In this photograph taken on February 24, 2010, a US army special forces soldier takes cover as a Blackhawk helicopter transporting NATO officers lands in the Balakino Bazar neighborhood of the Afghan town of Marjah. AFP

Here is a round-up of global news developments:

  • The US is dispatching hundreds of troops to the southern Afghan province of Helmand allegedly to help the Afghan army against Taliban militants. Washington insists that the soldiers will not engage in active combat. Kabul has confirmed that the forces will be training and advising the Afghan army.
  • The Pentagon has requested about 146-million dollars of U-S taxpayer money to fund the Israeli military, including its missile program, in fiscal year 20-17. The U-S Defense Department budget request includes over 100-million dollars for Israeli cooperative programs. The rest would be allocated to Tel Aviv’s Iron Dome missile system.
  • Britain plans to send five extra ships to the Baltic and additional troops to join a NATO buildup against Russia.
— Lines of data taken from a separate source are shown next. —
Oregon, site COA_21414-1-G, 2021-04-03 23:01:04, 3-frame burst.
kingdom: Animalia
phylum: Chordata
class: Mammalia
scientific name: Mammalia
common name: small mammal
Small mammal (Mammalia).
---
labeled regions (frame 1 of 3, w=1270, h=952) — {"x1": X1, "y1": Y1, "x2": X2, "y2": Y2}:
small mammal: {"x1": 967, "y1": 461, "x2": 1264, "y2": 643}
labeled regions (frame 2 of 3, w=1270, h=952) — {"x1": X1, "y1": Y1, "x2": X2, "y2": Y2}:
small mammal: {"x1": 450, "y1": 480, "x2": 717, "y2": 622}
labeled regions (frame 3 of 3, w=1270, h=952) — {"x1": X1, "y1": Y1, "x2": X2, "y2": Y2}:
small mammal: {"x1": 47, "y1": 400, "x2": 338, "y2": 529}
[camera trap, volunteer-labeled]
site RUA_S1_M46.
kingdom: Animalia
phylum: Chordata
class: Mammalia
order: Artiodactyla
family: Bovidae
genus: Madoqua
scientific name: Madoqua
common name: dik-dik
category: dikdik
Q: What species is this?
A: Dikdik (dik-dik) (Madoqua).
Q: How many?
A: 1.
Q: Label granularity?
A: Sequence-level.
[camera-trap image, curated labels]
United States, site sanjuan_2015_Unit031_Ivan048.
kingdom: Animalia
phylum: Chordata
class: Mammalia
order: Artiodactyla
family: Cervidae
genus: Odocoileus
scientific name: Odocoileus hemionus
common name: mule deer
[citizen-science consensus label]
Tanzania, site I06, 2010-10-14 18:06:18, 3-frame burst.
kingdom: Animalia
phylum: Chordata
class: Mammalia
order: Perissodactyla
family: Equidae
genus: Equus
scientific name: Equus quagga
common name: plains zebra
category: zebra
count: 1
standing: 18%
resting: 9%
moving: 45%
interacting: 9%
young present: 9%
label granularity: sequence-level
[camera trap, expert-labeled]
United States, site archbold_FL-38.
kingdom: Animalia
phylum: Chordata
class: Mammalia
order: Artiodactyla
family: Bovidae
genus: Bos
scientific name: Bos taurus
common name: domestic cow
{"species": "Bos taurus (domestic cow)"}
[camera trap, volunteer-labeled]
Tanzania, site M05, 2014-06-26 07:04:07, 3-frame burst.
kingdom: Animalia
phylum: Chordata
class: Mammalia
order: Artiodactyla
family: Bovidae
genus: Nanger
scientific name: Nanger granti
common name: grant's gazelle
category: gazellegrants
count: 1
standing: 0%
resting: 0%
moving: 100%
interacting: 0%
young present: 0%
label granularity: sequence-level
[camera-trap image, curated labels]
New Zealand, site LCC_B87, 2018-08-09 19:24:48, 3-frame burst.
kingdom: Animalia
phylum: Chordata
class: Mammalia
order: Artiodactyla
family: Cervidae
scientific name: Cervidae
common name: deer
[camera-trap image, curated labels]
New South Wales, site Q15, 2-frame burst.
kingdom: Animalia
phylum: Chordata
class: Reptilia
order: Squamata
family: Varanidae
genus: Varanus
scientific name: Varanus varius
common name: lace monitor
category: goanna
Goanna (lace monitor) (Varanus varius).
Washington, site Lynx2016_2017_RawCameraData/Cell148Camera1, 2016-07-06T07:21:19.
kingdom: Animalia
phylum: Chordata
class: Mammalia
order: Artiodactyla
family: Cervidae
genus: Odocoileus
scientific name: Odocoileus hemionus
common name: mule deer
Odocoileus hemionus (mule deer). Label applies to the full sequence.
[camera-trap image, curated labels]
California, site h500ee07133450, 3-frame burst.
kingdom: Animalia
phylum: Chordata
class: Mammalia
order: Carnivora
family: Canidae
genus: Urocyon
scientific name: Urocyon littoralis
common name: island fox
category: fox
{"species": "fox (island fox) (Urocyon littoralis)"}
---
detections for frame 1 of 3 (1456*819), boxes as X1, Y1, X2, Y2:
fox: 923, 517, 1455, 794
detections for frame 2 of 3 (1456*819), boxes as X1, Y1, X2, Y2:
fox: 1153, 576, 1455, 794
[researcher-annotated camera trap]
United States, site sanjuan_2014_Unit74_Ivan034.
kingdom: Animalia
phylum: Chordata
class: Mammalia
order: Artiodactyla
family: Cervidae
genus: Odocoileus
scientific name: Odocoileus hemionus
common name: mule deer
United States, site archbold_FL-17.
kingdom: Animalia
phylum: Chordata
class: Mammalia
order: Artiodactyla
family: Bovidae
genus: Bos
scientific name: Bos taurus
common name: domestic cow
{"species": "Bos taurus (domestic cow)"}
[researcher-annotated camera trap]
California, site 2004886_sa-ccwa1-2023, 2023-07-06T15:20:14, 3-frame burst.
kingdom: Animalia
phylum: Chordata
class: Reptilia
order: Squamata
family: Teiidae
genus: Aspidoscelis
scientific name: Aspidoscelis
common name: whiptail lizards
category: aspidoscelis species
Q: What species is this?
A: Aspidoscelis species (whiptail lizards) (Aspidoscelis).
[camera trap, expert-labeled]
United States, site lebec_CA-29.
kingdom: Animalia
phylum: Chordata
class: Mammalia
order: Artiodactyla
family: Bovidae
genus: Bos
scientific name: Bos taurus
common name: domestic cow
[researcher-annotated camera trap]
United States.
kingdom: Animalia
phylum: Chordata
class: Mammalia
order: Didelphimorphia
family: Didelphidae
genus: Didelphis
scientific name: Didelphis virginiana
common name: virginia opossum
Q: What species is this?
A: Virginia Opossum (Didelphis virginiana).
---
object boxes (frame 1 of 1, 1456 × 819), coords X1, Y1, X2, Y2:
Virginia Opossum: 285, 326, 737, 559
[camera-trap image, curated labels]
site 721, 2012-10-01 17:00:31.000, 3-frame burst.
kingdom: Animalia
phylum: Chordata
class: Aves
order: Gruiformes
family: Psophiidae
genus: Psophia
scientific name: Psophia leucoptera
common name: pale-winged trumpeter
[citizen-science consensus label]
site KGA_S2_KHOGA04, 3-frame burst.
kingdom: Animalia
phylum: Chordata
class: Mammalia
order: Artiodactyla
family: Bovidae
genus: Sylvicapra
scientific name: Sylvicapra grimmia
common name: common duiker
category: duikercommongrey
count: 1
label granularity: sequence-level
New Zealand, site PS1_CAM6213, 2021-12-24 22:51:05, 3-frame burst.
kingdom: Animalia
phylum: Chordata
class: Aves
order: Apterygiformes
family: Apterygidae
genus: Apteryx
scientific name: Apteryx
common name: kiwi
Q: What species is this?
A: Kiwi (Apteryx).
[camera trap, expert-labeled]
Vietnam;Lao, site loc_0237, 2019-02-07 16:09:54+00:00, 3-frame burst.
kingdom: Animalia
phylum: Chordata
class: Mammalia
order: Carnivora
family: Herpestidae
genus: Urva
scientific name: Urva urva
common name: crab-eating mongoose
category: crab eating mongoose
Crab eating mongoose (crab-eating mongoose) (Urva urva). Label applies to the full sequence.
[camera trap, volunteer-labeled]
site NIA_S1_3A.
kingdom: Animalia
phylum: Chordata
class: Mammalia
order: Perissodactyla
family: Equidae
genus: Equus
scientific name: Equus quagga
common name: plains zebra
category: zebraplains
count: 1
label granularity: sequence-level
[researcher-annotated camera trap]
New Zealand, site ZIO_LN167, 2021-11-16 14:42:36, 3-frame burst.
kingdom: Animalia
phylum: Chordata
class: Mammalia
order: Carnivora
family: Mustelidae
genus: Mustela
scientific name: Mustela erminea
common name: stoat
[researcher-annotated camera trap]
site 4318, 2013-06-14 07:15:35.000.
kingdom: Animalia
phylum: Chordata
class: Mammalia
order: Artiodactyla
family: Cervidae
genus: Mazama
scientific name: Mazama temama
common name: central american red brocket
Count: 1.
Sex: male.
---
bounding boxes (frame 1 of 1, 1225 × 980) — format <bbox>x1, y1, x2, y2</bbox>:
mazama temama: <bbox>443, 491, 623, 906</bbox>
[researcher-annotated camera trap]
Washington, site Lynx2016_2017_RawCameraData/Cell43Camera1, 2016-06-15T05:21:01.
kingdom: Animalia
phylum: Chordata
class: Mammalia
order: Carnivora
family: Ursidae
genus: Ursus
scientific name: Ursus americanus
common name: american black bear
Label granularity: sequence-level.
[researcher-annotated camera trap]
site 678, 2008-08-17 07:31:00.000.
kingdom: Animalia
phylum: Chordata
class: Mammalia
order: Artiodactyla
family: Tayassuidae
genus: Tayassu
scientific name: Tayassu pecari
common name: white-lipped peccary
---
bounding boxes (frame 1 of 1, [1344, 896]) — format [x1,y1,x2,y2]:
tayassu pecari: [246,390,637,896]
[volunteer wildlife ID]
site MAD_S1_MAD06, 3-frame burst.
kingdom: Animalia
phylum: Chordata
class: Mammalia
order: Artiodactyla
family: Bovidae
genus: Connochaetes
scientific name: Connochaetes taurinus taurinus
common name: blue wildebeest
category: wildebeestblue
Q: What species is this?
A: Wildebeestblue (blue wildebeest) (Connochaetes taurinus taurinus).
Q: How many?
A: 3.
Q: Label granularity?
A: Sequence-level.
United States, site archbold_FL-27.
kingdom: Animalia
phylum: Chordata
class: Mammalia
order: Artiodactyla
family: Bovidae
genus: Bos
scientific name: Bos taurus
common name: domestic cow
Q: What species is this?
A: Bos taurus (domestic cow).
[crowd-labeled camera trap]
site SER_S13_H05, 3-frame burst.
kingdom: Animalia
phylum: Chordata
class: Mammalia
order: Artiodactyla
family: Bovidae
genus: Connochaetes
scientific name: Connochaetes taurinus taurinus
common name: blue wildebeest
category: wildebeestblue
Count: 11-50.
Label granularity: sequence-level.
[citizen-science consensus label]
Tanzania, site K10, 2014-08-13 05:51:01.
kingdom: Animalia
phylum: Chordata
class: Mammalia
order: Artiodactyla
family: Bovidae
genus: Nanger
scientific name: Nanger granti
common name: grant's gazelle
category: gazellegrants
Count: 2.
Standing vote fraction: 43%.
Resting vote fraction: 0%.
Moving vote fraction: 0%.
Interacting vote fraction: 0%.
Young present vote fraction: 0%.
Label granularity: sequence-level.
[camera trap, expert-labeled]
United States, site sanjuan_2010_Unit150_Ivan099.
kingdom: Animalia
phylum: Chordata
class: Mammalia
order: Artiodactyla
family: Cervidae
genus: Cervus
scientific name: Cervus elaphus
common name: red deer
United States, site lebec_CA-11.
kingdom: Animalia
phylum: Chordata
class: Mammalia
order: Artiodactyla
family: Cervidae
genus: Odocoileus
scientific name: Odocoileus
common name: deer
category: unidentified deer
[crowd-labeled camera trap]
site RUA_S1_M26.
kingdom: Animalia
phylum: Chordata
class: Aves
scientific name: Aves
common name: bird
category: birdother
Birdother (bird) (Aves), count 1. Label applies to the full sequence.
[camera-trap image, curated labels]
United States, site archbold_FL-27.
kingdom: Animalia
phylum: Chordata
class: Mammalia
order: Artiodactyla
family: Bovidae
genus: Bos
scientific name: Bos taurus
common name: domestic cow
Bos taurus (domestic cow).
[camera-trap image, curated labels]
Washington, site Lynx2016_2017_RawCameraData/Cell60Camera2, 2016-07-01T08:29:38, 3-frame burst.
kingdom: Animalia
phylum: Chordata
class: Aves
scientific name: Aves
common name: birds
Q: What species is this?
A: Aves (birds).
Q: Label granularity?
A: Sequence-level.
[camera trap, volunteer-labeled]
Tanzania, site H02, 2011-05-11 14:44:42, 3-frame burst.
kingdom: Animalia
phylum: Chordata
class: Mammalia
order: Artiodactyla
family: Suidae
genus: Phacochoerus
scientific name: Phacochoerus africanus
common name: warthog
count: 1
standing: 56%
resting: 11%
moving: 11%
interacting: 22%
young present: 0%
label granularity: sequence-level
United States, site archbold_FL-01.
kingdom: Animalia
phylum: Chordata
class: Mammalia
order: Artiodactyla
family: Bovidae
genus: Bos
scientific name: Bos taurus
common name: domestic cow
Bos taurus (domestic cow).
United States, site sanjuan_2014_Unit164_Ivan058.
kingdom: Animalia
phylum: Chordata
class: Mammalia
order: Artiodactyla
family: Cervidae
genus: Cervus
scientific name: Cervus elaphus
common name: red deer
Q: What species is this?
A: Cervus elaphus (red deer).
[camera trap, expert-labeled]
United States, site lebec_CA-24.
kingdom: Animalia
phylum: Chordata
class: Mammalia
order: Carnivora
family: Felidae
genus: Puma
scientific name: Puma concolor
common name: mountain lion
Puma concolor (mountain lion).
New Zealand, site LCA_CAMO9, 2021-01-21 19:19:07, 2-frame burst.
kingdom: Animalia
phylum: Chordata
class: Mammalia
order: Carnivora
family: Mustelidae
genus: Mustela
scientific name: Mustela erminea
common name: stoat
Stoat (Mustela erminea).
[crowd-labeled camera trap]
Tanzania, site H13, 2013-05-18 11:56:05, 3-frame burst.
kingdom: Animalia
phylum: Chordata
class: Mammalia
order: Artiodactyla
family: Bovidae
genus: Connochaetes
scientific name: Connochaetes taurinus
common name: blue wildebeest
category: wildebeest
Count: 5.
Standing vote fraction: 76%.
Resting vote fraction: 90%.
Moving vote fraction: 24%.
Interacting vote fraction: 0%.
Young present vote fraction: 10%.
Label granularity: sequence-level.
This will be Britain’s first contribution to a permanent NATO naval force since 20-10. Defense Secretary Michael Fallon has said the new deployments show the U-K is ready to defend its allies.
  • Yemen’s Ansarullah fighters and allied army units have launched fresh retaliatory attacks against Saudi Arabia. Yemeni snipers have killed a Saudi soldier inside a military base in the kingdom’s Jizan region. On Tuesday, the Yemenis killed several Saudi troops during clashes in the neighboring Najran region.
  • A Syrian presidential advisor says combating terrorism and restoring stability should be the main components of any solution to the crisis in Syria. Bouthaina Shaaban says the international community has not put enough pressure on Turkey and other regional states to stop funding and supporting terrorists in Syria.
  • A pro-Kurdish rally near the Turkish embassy in Paris has turned violent. French police resorted to tear gas and rubber bullets to disperse the mob while protesters threw stones at officers. The protest followed media reports that Turkish forces killed about 60 people in the southeastern Kurdish town of Jizre.
  • The third consecutive year of drought in Haiti has driven people in the Caribbean nation into deeper poverty and hunger. According to the UN World Food Program, roughly one and half million Haitians are grappling with the most serious food crisis.
  • The Iraqi prime minister has announced a cabinet reshuffle in a bid to strengthen national unity and improve the ailing economy. Haider al-Abadi called for the inclusion of technocrats and academics in the government. Abadi, however, did not give any details about the timing of the changes.